◆ YOUR TASK
Exact copies of all the records below should be returned.

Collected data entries
----
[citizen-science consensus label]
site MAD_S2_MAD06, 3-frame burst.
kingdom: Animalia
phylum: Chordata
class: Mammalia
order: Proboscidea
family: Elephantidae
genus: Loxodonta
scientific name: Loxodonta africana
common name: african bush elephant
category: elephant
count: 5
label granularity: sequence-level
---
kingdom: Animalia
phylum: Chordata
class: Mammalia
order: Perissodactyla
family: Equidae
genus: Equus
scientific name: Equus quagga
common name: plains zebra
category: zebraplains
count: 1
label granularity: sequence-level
----
◆ RESPONSE AREA
[citizen-science consensus label]
site MAD_S2_MAD06, 3-frame burst.
kingdom: Animalia
phylum: Chordata
class: Mammalia
order: Proboscidea
family: Elephantidae
genus: Loxodonta
scientific name: Loxodonta africana
common name: african bush elephant
category: elephant
count: 5
label granularity: sequence-level
---
kingdom: Animalia
phylum: Chordata
class: Mammalia
order: Perissodactyla
family: Equidae
genus: Equus
scientific name: Equus quagga
common name: plains zebra
category: zebraplains
count: 1
label granularity: sequence-level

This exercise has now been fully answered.